Region No.	Isotropic Source	Gamma Photon Source
		Nuclide	Dose Rate
A	252Cf	-	-
B	252Cf	60Co	6.13 mGy/h
C	252Cf	60Co	3.31 mGy/h
D	252Cf	60Co	1.032 mGy/h
E	Am-Be	60Co	-
F	Am-Be	60Co	6.13 mGy/h
G	Am-Be	60Co	3.31 mGy/h
H	Am-Be	60Co	1.032 mGy/h

presents the corresponding radioactive sources and radiation fields of each area described in Figure 11. As per the figure, changing the radiation source or radiation dose rate caused substantial changes in the monitoring data. Although exchanging ²⁵²Cf or Am-Be sources caused negligible difference in the monitoring data, it can still be considered as an exchange of radiation field. The distinct difference was obtained in the monitoring results of γ-ray dose rate when a different ²⁵²Cf or Am-Be source radiation was used as the background radiation. MAPS was less responsive to these four types of radiation sources. Although the number of response events collected per unit time was small, monitoring every second of real-time data is not essential. Our focus was on noting changes in the cumulative data of the pixels. A substantial change in cumulative data indicated that a change in the state of the radioactive material had occurred during the last cumulative period. Therefore, the method can be used to monitor the radiation of radioactive substances.

5. Conclusions

Based on the response and screening ability of MAPS with respect to ionizing radiation, this study designed a method and a detection system for monitoring the radiation of radioactive substances in real time. As per the results, response events generated by ⁶⁰Co or ¹³⁷Cs γ-rays were considerably different from those generated by ²⁵²Cf or Am-Be source radiation. Due to the strong penetrating ability of γ-rays, ionized charges were generated only at the incident pixels and surrounding pixels. In the mixed radiation field, the ²⁵²Cf or Am-Be source radiation response signal was primarily concentrated in the range of 0–70 pixels, and superimposed with the ⁶⁰Co or ¹³⁷Cs γ-ray response signal. Therefore, it exhibited two peaks in the range of less than 50 pixels. The response signal of double source radiation consisted of two regions; there was a peak in the region with pixel values of less than 50 and a plateau in the region with pixel values of more than 75. Based on these results, ²⁵²Cf or Am-Be source radiation can be detected using statistical data within the range of 10 to 22 pixels, and the ⁶⁰Co or ¹³⁷Cs γ-ray radiation can be detected using statistical data within the range of more than 75 pixels. Radiation detection does not require real-time monitoring data of every second; it focuses on the exchange of cumulative data. A substantial change in cumulative data indicates a change in the state of the radioactive material during the last cumulative period. Therefore, the method proposed in this paper can realize the radiation monitoring of radioactive substances.

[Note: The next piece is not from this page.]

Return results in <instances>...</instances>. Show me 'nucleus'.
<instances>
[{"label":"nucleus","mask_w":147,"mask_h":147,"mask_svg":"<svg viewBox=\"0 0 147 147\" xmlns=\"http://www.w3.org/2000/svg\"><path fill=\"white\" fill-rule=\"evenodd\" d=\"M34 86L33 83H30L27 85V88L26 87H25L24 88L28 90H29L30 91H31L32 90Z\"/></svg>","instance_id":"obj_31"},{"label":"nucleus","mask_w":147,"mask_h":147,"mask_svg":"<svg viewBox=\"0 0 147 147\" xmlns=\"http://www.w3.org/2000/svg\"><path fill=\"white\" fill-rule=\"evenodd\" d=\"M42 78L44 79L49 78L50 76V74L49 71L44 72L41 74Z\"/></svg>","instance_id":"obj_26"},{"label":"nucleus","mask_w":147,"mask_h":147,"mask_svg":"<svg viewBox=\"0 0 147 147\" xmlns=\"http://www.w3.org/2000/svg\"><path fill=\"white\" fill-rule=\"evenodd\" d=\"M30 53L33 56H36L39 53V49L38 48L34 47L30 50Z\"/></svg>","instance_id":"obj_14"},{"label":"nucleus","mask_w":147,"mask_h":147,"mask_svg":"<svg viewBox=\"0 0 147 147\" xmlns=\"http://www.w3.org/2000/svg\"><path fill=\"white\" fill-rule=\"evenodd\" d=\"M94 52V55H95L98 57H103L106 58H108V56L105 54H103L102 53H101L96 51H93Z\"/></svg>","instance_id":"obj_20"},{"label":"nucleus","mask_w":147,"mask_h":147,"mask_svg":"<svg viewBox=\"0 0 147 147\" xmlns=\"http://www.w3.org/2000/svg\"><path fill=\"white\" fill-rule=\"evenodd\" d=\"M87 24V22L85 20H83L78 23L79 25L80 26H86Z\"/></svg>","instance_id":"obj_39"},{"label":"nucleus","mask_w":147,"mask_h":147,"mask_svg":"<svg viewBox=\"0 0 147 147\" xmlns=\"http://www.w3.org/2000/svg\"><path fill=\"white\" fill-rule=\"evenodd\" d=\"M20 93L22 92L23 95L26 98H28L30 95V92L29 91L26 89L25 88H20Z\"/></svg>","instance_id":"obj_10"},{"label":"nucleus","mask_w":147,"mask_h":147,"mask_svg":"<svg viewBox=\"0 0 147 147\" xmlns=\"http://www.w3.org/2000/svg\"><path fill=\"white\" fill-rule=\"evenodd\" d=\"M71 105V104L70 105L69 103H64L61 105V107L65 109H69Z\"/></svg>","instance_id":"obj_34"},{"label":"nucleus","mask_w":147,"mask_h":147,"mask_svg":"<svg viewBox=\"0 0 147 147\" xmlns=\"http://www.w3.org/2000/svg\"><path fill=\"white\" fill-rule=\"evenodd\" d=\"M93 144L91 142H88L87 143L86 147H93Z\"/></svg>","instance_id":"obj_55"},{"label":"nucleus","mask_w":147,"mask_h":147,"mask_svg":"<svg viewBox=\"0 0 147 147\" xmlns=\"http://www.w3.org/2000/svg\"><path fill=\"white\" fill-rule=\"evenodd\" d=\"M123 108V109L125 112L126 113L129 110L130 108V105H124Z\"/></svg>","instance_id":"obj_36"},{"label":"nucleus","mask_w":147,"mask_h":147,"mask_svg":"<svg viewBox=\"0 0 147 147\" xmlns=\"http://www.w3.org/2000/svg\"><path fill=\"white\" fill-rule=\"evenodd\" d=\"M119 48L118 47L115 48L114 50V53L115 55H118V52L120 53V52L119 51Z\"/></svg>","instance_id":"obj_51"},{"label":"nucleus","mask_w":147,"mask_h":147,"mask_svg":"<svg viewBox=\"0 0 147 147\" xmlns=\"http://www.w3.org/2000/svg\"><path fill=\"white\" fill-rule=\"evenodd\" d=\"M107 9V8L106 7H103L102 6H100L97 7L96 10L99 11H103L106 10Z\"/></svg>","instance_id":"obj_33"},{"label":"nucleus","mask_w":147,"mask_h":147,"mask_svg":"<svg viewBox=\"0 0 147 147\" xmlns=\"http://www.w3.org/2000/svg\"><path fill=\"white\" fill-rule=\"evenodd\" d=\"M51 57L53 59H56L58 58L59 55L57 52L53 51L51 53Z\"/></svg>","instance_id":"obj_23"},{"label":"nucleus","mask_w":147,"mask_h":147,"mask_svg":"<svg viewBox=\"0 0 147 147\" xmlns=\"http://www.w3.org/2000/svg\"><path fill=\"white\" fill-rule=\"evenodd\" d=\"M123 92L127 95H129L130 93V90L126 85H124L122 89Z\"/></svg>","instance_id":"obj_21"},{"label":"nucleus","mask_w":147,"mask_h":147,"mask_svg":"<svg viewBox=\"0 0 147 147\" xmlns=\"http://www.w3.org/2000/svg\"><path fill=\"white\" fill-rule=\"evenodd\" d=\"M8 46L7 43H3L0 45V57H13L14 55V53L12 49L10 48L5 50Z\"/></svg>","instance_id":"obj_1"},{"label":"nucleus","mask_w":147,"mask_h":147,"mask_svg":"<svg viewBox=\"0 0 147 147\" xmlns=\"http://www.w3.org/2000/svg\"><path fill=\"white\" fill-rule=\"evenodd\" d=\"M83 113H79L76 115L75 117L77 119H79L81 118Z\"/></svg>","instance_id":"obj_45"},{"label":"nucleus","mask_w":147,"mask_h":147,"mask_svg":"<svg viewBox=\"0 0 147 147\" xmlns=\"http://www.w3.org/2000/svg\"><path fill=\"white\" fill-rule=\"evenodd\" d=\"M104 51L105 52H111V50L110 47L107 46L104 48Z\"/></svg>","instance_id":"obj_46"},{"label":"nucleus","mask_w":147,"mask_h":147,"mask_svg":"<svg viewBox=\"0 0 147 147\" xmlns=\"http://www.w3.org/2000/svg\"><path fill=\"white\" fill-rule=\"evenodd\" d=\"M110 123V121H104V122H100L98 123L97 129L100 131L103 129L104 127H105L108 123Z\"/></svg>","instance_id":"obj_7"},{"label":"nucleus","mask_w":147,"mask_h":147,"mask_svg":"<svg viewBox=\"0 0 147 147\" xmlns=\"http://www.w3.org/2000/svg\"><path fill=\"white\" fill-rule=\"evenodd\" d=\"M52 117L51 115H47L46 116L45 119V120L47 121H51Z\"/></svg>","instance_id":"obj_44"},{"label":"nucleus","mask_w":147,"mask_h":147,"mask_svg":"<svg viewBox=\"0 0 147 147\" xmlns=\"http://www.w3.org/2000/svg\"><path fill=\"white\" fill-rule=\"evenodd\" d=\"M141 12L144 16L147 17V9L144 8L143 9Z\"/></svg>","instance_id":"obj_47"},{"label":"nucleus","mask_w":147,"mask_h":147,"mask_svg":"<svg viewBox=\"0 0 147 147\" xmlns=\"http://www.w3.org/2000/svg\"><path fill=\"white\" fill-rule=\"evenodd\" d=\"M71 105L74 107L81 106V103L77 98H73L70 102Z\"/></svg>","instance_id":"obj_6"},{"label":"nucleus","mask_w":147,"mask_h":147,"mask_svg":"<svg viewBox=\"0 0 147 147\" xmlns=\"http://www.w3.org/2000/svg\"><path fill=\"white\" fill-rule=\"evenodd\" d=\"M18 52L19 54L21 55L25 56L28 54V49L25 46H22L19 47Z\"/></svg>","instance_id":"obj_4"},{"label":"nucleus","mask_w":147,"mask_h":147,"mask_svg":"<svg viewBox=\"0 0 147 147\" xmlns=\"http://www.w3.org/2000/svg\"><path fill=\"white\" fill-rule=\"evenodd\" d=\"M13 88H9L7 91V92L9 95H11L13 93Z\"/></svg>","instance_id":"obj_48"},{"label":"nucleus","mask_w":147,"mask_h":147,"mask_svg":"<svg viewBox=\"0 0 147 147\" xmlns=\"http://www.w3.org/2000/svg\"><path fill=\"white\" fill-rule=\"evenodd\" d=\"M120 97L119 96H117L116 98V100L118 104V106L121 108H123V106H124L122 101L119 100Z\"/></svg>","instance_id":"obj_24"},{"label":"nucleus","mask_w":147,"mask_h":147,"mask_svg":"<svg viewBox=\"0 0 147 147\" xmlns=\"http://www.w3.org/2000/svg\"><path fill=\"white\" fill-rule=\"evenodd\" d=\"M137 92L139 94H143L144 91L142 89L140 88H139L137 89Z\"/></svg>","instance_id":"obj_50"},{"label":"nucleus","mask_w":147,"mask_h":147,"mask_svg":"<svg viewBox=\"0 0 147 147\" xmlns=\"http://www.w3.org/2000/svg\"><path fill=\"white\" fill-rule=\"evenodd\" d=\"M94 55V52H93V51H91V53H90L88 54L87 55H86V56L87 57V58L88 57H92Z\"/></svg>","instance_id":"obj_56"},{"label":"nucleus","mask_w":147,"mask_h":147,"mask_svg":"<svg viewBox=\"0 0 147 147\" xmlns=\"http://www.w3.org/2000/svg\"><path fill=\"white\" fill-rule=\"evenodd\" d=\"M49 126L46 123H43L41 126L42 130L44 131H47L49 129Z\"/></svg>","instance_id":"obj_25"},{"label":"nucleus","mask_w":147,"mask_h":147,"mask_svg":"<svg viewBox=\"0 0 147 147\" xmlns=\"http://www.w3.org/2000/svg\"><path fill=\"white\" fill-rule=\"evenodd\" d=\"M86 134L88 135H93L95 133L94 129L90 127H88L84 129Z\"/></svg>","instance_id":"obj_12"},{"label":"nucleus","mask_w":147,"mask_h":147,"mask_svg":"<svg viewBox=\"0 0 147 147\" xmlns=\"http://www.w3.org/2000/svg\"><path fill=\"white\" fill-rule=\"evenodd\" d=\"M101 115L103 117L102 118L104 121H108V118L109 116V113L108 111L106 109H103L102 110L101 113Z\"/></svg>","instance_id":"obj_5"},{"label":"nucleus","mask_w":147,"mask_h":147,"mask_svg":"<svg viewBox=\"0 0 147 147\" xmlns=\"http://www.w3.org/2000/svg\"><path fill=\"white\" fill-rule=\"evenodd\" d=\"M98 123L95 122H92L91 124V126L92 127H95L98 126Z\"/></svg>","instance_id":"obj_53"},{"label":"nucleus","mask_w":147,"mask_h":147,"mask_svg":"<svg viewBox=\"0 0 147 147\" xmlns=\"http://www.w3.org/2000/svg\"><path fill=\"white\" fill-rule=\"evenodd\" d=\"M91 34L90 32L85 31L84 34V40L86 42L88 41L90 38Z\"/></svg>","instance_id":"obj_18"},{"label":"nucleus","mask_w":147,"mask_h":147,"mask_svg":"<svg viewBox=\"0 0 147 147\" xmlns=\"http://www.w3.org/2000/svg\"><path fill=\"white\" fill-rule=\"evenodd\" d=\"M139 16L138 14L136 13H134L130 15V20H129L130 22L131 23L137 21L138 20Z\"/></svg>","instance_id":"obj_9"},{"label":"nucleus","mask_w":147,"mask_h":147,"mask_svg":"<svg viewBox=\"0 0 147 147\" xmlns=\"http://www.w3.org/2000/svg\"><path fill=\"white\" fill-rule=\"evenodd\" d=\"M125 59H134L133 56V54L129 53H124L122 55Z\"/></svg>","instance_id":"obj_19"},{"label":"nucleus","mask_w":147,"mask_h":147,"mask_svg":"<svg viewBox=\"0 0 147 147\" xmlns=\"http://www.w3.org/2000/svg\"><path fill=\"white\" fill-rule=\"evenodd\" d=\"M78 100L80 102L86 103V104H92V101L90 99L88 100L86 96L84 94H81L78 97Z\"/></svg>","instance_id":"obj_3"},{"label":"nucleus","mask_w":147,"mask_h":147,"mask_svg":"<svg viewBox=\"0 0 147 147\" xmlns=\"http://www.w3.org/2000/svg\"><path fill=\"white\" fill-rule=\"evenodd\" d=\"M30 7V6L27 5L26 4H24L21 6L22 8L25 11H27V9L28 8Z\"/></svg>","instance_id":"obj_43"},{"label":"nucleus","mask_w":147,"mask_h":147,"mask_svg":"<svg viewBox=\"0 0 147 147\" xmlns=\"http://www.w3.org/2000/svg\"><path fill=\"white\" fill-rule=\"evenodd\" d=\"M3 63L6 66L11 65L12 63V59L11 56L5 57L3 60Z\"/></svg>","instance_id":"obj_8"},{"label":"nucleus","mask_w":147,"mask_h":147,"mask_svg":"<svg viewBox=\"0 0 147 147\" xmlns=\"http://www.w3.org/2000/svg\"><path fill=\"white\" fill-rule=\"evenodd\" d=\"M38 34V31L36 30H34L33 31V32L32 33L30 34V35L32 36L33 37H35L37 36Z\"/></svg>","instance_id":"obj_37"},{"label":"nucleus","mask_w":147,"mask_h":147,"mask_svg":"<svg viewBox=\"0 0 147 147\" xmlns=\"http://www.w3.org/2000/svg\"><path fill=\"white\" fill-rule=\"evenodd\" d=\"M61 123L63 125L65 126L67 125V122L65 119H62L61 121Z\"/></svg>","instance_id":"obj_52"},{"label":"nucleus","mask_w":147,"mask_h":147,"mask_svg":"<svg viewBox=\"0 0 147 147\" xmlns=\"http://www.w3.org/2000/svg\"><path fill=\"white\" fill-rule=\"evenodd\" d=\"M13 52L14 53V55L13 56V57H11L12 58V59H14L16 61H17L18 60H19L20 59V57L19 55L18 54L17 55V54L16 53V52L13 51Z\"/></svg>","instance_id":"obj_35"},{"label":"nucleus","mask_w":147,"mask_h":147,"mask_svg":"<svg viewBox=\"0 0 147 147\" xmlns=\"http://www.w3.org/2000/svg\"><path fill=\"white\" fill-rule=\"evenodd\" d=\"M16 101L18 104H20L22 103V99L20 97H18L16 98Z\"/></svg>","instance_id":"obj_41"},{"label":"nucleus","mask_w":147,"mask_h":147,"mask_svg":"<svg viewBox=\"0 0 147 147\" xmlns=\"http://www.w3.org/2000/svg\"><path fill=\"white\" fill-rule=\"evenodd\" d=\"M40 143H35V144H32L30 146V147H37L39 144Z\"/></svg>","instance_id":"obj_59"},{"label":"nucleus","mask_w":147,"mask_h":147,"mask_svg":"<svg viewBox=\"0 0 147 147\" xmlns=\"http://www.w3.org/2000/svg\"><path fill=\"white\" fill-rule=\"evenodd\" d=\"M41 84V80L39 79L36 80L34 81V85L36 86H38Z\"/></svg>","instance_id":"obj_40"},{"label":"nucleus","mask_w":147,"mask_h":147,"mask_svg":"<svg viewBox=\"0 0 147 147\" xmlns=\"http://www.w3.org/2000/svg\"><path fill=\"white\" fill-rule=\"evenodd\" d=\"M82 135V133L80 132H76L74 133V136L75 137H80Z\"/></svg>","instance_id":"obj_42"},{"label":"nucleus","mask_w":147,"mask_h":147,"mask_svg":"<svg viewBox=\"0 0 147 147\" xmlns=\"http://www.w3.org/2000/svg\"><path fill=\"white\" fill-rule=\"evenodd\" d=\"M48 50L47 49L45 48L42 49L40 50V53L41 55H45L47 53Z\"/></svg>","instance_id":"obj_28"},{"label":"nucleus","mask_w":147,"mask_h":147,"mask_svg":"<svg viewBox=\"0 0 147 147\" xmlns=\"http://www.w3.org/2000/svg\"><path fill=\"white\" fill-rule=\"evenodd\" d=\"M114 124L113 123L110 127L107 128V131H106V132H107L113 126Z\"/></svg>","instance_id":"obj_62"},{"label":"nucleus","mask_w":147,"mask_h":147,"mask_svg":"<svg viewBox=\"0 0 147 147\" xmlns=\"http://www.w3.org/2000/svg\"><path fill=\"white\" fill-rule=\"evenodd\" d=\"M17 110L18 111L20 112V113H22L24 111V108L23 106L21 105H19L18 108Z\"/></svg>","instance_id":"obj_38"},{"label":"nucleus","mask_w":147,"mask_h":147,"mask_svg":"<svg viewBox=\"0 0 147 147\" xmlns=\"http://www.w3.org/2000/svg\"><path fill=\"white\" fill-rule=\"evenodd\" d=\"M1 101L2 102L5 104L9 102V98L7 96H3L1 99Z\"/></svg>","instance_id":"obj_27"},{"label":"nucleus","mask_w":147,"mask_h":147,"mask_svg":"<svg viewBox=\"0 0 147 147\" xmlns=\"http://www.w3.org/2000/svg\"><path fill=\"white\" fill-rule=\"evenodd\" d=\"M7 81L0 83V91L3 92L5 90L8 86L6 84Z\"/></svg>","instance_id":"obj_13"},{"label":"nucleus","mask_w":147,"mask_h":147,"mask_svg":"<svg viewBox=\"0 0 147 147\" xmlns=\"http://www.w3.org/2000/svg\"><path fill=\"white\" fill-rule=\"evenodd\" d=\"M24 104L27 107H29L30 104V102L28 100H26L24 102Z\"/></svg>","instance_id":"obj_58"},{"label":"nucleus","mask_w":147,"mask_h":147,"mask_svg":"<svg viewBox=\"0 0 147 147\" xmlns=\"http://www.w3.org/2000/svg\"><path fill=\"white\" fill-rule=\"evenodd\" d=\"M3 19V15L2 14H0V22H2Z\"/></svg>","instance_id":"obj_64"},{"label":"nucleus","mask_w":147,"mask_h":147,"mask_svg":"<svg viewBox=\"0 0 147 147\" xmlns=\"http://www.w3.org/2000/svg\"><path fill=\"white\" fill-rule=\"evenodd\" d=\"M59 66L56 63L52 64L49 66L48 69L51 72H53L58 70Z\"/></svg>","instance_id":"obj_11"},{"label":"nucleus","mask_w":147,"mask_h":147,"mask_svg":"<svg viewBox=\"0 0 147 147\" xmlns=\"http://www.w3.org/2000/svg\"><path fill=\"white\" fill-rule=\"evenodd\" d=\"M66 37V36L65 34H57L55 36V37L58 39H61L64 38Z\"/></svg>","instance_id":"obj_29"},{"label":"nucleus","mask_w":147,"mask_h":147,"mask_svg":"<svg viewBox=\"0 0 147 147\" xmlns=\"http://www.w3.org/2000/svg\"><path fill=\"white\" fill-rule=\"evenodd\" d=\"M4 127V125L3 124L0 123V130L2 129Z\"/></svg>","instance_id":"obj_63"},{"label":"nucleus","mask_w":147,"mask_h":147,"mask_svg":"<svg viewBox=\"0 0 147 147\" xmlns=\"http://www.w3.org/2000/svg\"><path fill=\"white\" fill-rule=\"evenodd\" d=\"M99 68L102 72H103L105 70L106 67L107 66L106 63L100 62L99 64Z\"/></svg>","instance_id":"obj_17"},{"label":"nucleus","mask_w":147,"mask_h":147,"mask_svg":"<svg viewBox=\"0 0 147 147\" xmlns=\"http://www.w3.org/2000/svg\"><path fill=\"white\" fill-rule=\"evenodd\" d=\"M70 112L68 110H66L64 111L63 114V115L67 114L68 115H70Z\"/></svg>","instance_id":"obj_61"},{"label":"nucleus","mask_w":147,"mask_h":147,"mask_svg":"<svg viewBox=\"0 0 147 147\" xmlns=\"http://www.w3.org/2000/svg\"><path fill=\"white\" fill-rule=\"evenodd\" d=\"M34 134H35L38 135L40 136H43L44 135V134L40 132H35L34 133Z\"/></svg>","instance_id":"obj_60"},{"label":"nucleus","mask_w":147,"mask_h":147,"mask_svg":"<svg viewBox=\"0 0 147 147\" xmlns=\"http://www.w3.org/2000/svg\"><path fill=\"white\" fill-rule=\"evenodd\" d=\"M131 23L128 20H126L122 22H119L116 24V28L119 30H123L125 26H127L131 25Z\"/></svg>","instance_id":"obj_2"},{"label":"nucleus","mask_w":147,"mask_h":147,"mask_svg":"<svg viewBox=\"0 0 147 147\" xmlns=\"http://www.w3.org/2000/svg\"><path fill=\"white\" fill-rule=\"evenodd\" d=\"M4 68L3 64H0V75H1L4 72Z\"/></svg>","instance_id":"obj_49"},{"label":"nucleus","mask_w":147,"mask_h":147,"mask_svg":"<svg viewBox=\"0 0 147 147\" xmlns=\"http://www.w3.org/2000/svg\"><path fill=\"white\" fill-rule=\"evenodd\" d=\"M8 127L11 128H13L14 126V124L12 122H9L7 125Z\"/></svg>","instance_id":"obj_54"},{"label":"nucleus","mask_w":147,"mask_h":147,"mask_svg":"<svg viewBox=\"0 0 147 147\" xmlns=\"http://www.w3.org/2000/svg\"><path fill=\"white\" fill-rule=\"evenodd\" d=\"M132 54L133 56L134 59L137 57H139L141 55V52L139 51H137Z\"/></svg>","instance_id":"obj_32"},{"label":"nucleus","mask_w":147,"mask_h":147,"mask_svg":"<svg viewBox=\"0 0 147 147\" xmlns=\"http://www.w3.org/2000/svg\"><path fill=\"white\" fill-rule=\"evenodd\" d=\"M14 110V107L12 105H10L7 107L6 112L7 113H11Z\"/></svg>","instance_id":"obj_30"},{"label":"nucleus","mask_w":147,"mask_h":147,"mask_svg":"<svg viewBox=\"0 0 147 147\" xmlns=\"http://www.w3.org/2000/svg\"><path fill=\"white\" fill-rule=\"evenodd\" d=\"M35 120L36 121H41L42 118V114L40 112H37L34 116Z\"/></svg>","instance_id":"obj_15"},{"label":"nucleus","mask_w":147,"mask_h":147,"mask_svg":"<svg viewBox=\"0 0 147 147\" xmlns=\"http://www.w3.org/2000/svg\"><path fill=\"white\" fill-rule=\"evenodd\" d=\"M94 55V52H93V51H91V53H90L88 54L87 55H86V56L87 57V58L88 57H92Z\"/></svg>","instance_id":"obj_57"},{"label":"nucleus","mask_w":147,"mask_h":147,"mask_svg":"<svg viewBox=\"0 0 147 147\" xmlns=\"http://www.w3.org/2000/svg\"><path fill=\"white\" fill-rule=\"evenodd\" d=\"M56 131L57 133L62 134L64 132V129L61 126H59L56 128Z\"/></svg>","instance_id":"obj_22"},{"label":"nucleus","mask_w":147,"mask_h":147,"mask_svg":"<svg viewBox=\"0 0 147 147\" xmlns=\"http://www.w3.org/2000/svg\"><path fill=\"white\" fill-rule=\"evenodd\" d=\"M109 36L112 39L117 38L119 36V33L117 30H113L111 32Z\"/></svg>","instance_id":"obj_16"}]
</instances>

Meanwhile, we are very sorry for defects in the experiments in this paper. Although COVID-19 has delayed the progress of our research work, we will focus on experimental design, and further explore the unclear conclusions presented in this paper. For future research, an Am-Be source with neutron shielding material should be used to eliminate the influence of neutron radiation; this could help us to measure the radiation response from γ.